Der Korridor war etwas beengt für ein Langschwert. Der Drexer glitt aus seiner Scheide. Ich sprang meinen Feinden entgegen.
Der erste Krieger starb, ohne überhaupt zu begreifen, wie ihm geschah. Der nächste ließ den Arm eines Mädchens los. Er brüllte wütend und überrascht auf und riß das Schwert heraus. Er ging zu Boden. Die anderen stießen wüste Schreie aus, es kam zu einem unübersichtlichen Gedränge, eines der Mädchen stolperte mir entgegen, ich mußte beiseite springen, und sie stürzte. Ich verschwendete keine Zeit, mich bei ihr zu entschuldigen. Eine Klinge raste auf mich zu. Der Drexer parierte, stieß nach vorn und stach zu.
Wie so oft in einem Getümmel dieser Art war es unumgänglich, mich im nächsten Augenblick vor dem wilden Gegenangriff in Sicherheit zu bringen. Die Krieger stießen ihre üblichen Drohungen aus, drängten mit wütend verzerrten Gesichtern nach vorn und ließen die Schwerter durch die Luft sausen, während ich ihrer Reichweite entfloh.
Da erschien eine Gestalt im schwarzen Gewand und Zylinder genau zwischen mir und den Tchekedos.

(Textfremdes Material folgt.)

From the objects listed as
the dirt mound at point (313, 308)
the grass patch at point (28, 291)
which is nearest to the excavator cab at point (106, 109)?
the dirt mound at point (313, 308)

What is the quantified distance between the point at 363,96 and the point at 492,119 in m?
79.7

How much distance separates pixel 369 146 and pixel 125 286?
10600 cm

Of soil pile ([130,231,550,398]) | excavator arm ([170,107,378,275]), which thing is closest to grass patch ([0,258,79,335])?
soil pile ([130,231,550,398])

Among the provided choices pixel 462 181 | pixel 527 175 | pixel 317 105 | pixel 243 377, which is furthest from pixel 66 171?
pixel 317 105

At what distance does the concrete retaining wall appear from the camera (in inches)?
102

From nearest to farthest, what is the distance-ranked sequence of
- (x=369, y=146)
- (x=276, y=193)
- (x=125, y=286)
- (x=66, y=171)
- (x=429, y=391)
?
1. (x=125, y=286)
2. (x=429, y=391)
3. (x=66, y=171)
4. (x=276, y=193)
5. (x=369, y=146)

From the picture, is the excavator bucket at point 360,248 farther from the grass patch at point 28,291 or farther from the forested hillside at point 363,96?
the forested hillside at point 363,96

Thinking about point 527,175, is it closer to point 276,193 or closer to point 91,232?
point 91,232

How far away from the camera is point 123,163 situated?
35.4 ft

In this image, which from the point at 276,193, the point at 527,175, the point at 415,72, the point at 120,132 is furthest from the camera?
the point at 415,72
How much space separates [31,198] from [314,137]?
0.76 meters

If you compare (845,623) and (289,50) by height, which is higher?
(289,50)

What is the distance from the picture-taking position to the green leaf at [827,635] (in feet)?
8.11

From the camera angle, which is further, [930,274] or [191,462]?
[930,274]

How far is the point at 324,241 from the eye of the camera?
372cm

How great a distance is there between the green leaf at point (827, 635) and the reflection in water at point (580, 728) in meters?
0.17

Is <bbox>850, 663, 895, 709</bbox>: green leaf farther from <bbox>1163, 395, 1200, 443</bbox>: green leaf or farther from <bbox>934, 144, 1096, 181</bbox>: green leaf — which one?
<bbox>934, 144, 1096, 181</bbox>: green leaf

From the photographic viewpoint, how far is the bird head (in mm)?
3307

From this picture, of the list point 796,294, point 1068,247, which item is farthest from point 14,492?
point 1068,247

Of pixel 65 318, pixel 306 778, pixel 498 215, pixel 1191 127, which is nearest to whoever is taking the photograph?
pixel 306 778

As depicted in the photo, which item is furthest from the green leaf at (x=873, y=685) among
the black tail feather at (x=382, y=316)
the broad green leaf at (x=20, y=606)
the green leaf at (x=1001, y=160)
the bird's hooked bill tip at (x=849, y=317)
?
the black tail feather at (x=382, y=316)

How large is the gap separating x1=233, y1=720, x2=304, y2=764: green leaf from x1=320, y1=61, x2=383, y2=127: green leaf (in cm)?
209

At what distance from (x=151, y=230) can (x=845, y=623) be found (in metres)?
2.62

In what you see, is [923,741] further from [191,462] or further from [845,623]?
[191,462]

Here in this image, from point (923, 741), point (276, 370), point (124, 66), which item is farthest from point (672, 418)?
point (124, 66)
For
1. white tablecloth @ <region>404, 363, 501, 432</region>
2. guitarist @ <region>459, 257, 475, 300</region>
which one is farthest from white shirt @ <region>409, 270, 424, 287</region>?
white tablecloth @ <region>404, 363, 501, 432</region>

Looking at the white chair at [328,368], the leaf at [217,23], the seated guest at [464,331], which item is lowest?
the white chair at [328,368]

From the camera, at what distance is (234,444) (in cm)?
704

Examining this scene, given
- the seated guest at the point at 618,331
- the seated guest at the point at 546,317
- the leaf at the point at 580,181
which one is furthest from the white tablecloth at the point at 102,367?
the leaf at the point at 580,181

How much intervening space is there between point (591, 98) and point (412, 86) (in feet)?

»Majister! Was tust du da? Ich brauche Hilfe! Bitte! Komm sofort ...«
Die Gestalt flackerte, ihre Umrisse verschwammen. Sie verschwand wieder.
Einen Augenblick lang stand ich völlig überrascht und fassungslos da – und die ihre Dokerty-Kriegsrufe ausstoßenden Krieger rückten vor.